Dissertation highlight: Danica Jensen Weiner, EdD ’16

Revisioning Parental Engagement: Partnerships for Authentic Dialogue and Reform

Revisioning Parental Engagement: Partnerships for Authentic Dialogue and Reform

Abstract:

Parental engagement in education plays such a significant role in student achievement that authors of No Child Left Behind included it as central to the task of reforming education in this nation (Howard & Reynolds, 2008).

At a critical time in educational transformation, NCLB incorporated the notion that parents would assume power and engage with schools around this monumental shift for accountability concerning the success of all students. Now the Every Student Succeeds Act, which reauthorized the Elementary and Secondary Education Act, upholds this task and calls for parent and family engagement in district and school improvement processes and the development of parents and family engagement policies.

Traditional notions of parental engagement have rarely addressed partnerships for educational reform and policy change (Cooper, 2009). Furthermore, narratives regarding parents of color are dominated by a deficit discourse of what families “lack”, described as, “empty vessels” that need to be “filled” with knowledge to be able to engage in schools like their White middle class counterparts (Lightfoot, 2004). This qualitative study examined a counternarrative definition of parental engagement according to Latino parents who have students in the secondary level of education in a particular community in which White privilege contributes to, and perpetuates, the marginalization and continued exclusion of particular groups.

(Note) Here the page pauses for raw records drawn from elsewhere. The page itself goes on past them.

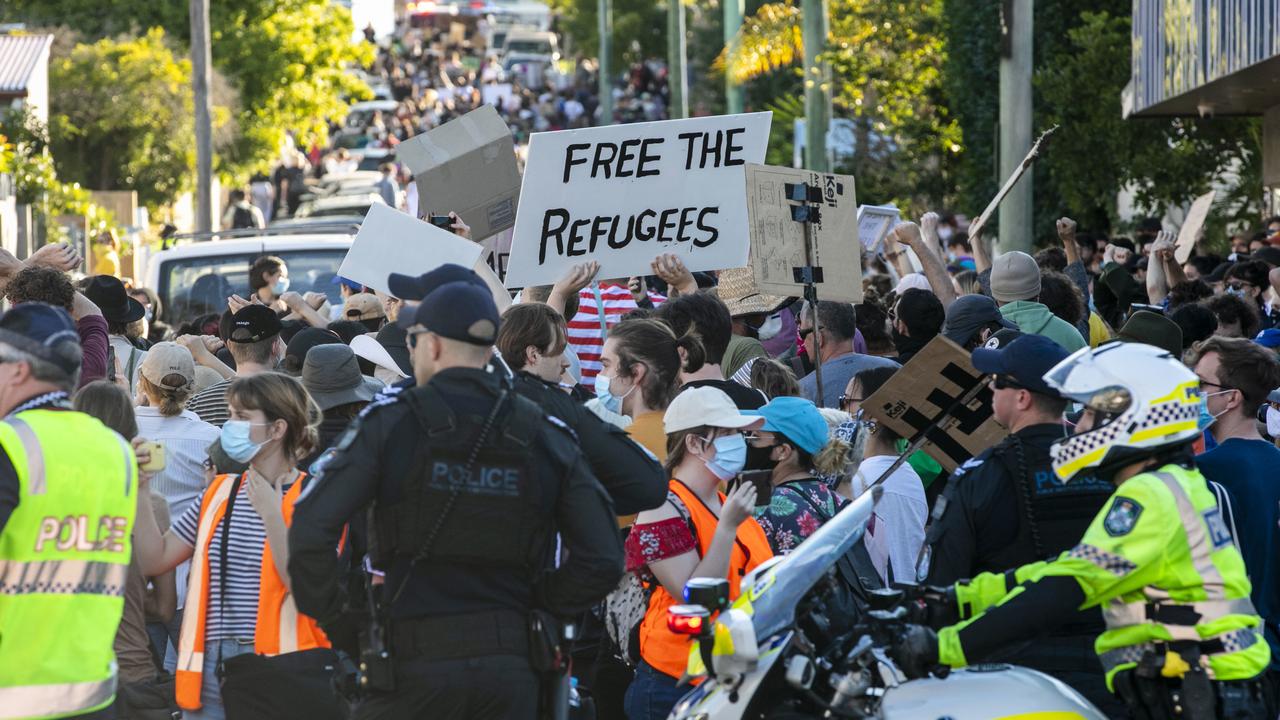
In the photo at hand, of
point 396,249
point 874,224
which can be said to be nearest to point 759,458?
point 396,249

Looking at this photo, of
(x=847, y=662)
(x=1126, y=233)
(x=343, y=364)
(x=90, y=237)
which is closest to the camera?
(x=847, y=662)

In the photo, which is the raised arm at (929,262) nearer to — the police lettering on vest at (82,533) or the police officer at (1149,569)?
the police officer at (1149,569)

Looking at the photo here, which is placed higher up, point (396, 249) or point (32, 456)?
point (396, 249)

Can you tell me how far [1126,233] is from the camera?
21453 mm

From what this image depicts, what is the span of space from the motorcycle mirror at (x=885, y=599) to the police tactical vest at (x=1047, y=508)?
96cm

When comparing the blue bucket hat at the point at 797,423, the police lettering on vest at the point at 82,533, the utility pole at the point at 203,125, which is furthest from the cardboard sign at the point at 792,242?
the utility pole at the point at 203,125

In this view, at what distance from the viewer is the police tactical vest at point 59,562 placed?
14.5ft

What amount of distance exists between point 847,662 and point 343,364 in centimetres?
342

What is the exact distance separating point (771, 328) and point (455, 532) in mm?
6170

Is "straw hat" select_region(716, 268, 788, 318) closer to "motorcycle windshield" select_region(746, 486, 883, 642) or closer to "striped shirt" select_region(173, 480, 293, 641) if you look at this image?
"striped shirt" select_region(173, 480, 293, 641)

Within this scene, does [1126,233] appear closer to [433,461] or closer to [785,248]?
[785,248]

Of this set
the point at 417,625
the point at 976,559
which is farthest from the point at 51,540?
the point at 976,559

Because of the study purpose, I employed a critical race methodology to focus on the lived experience Latino families through a counterstory that challenges the dominant narrative created and perpetuated by White privilege and traditional White educational discourse. Findings in this study centered on Latino families’ limited access to the school, school programs, and institutional knowledge and power; systemic barriers maintained by White privilege; the cultural funds of knowledge and expertise of Latino parents as educators and advocates; a critique of the system from participants’ perspectives, and recommendations participants had for change in current practice.

Through the findings major implications for practice surfaced, including an examination and elimination of systemic barriers, the use of counterstory to disrupt deficit narratives of families of color, and educators’ and educational leaders’ utilization of practices to structure venues for authentic dialogue for reform.